It means accepting the boorish, childish antics of a buffoon who is not fit to be a grammar school principal, much less President of the United States, as he humiliates our nation on almost a daily basis with his crazy claims and his obnoxious behavior and makes us the laughingstock of the world.

It means throwing aside the notion that it is better to be civil and kind to one another all the more because the other side refuses to be, and instead embracing our inner jerk. It means to voluntarily share the fantasies of a man whose only agenda is his own personal glory and whose acquaintance with the truth is more severely limited not only than any other president in our history but than any other national politician in recent memory. It means buying into the idea that a man who makes up his own personal reality as he goes along according to whatever may fit his own interests at the moment and seems unaware of it when he changes that subjective "reality" to fit his own changing interests is a fit custodian of our nation's security and interests.

It means betraying basic conservative economic principles even though the result will likely be a national economic disaster and becoming accomplices in protecting a president with an ethically shady past and a suspicious pattern of ongoing behavior when refuses even to make his own income taxes public as every president in recent memory has done.

It means making common cause with Nazis and Klansmen and the alt-right and supporting a president who defends them and even has on occasion has espoused their crazy beliefs; who for years after the notion was conclusively disproven continued, for example, to insist that Barack Obama was born in Kenya and who even now is likely to say almost anything at any given moment. It means refusing to recognize the pathetically obvious truth that Donald Trump's closest political friends and the heart and core of his supporters are far more enemies of our most cherished principles than the Democrats and most of the American left ever were.

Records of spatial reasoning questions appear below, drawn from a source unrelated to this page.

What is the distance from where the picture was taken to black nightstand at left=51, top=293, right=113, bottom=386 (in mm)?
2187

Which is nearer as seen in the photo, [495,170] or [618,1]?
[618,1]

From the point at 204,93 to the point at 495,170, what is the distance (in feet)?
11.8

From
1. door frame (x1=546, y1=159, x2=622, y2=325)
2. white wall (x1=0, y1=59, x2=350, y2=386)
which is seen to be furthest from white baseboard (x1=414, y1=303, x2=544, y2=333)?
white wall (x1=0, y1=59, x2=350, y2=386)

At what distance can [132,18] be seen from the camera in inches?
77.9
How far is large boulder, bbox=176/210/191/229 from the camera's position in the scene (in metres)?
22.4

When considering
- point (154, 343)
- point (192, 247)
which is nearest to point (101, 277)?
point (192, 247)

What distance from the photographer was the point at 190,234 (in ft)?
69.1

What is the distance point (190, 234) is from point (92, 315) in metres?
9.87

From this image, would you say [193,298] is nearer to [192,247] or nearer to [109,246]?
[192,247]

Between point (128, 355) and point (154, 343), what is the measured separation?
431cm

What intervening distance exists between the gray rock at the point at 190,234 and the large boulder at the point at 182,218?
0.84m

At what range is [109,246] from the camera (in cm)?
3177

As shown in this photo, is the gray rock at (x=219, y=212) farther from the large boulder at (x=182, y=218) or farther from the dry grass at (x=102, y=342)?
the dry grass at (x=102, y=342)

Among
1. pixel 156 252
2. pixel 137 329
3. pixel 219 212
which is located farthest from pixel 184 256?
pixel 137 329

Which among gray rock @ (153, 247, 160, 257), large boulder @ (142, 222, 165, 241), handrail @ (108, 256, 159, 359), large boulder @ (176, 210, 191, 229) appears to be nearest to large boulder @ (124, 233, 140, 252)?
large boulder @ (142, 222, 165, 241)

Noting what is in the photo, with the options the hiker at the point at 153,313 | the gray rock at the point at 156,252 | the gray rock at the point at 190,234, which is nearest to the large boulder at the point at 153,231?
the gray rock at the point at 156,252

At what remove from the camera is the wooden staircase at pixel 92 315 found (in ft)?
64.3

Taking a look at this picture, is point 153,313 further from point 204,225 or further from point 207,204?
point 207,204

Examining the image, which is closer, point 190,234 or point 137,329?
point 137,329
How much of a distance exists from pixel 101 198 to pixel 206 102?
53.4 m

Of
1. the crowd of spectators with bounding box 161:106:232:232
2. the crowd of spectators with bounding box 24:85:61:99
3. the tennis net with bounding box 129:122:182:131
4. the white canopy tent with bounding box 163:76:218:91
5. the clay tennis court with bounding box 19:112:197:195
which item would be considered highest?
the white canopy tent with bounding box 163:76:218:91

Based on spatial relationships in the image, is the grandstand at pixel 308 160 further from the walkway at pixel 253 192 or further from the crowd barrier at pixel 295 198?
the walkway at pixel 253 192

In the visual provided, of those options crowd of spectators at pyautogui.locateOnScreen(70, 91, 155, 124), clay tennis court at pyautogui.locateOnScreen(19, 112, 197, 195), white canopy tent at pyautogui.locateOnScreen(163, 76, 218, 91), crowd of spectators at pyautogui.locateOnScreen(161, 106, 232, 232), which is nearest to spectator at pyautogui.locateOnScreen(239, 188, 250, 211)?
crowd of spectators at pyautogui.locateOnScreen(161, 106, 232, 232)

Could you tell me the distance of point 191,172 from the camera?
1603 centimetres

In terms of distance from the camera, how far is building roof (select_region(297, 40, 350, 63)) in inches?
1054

It means granting credibility to every lie, every slander, every self-serving, crazy innuendo that the left has ever told the American people about the right. It means confusing opposition to one set of crazy, evil ideas with the support of another. In short, it means embracing a delusion, a moral and philosophical hallucination that is no less a profound betrayal of the principles for which conservatism and the Republican party and even America itself have always stood because those who are involved in the betrayal fail to see it.

It means buying into a political, moral, and economic disaster when one ought to be fighting to take the conservative movement and the Republican party back, or failing that, to found a new party to carry on the fight rather than making common cause with fools and scoundrels because they're our fools and scoundrels.

What does it profit a movement to defeat its opponents and lose its own soul?  And make no mistake: that precisely the devil's deal those who remain within the Republican party and have become apologists for Donald Trump have made.

And no, that doesn't mean that they won't go to heaven. I just want to make that clear. But it does mean that in the interest of defeating what they oppose, to a considerable extent they seem to have forgotten why they oppose it.